Here's what I've tried so far: I chopped up a five minute excerpt from a recent episode of Saturday Night Live into two second clips. I then labeled these "laughs" or "no-laughs". Using Librosa's MFCC feature extractor, I then ran a K-Means clustering on the data, and got good results -- the two clusters mapped very neatly to my labels. But when I tried to iterate through the longer file the predictions didn't hold water.
What I'm going to try now: I'm going to be more precise about creating these laughter clips. Rather than do a blind split and sort, I'm going to manually extract them, so that no dialogue is polluting the signal. Then I'll split them into quarter second clips, calculate the MFCC's of these, and use them to train a SVM.
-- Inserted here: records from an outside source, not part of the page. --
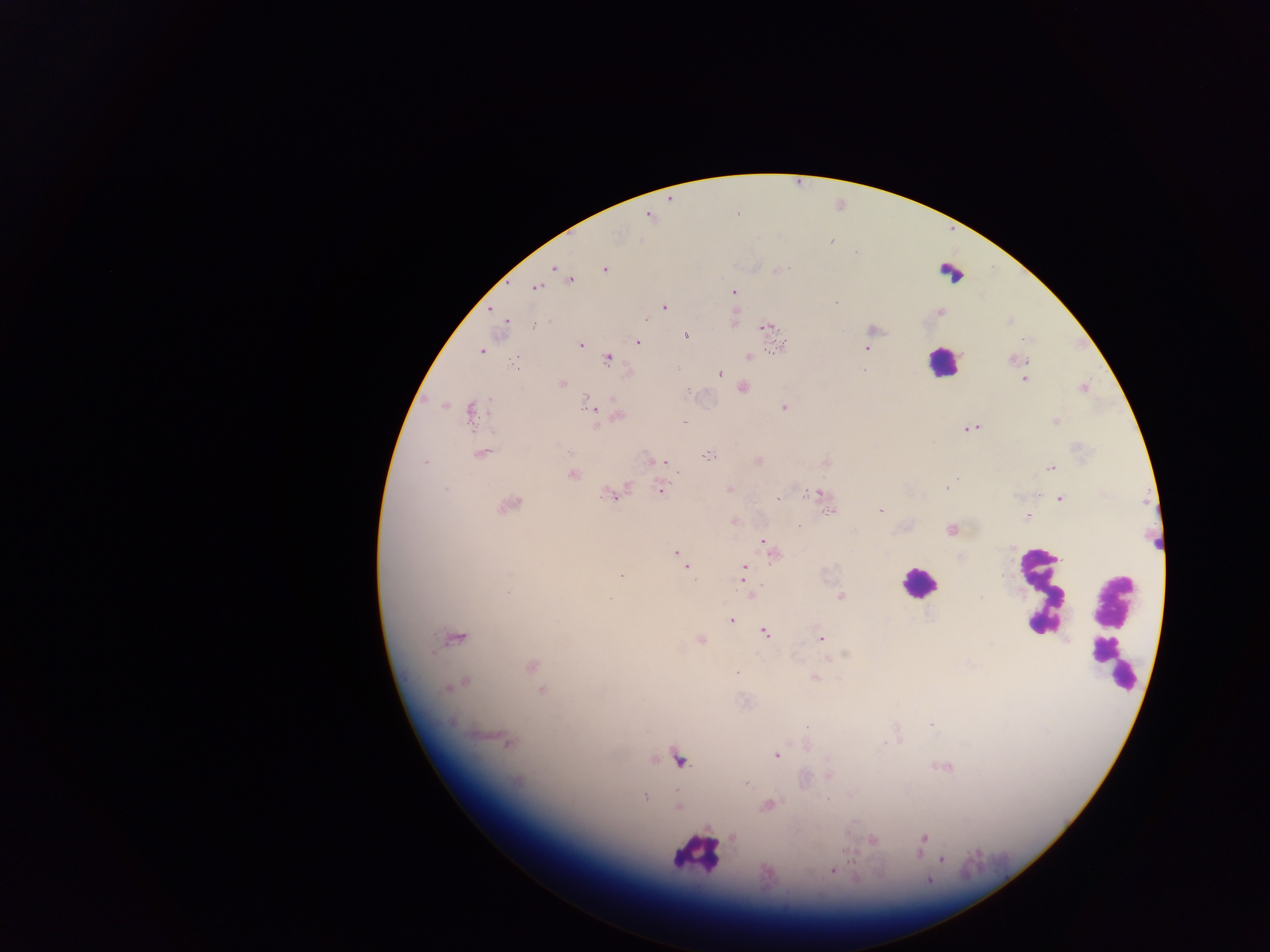
Approximate centers as (x, y) in pixels.
Malaria parasites: (646, 215), (829, 244), (553, 267), (605, 268), (779, 270), (570, 280), (535, 288), (734, 290), (664, 307), (490, 310), (941, 311), (644, 320), (506, 322), (764, 327), (872, 330), (686, 335), (639, 343), (581, 344), (779, 345), (866, 347), (481, 351), (749, 357), (608, 358), (1020, 358), (677, 368), (720, 375), (1026, 379), (561, 384), (744, 387), (1082, 388), (584, 396), (612, 399), (784, 407), (469, 414), (618, 416), (1055, 422), (597, 424), (973, 427), (964, 430), (707, 454), (480, 455), (656, 460), (665, 461), (424, 462), (758, 462), (1052, 467), (570, 474), (946, 487), (446, 488), (660, 488), (727, 488), (818, 493), (609, 495), (618, 495), (777, 497), (1060, 498), (507, 506), (880, 510), (829, 512), (1026, 515), (734, 520), (950, 529), (763, 542), (675, 551), (687, 567), (744, 567), (690, 572), (622, 576), (745, 586), (840, 597), (980, 598), (731, 621), (765, 634), (821, 638), (454, 639), (701, 640), (1067, 640), (845, 653), (530, 666), (814, 677), (465, 681), (448, 688), (541, 690), (930, 725), (505, 742), (885, 744), (775, 755), (677, 759), (945, 766), (829, 776), (748, 785), (827, 796), (645, 797), (768, 805), (677, 807), (924, 839), (871, 841), (941, 861), (832, 869), (930, 882).
Leukocytes: (941, 363), (914, 583).

image_size: 1270×952 pixels
field_of_view: single
capture: mobile-phone photograph through a microscope
preparation: thick blood film
country: Ghana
My questions at this point:
Is any of this making sense?
Can statistics help here? I've been scrolling around in Audacity's spectrogram view mode and I can see pretty clearly where laughs occur. In a log power spectrogram, speech has a very distinctive, "furrowed" appearance. In contrast, laughter covers a broad spectrum of frequency quite evenly, almost like a normal distribution. It's even possible to visually distinguish applause from laughter by the more limited set of frequencies represented in applause. That makes me think of standard deviations. I see there's something called the Kolmogorov–Smirnov test, might that be helpful here?
(You can see the laugh in the above image as a wall of orange hitting at 45% of the way in.)The linear spectrogram seems to show that the laughter is more energetic in lower frequencies and fades out towards the higher frequencies -- does this mean it qualifies as pink noise? If so, could that be a foothold on the problem?

I apologize if I misused any jargon, I've been on Wikipedia quite a bit for this one and wouldn't be surprised if I got some jumbled.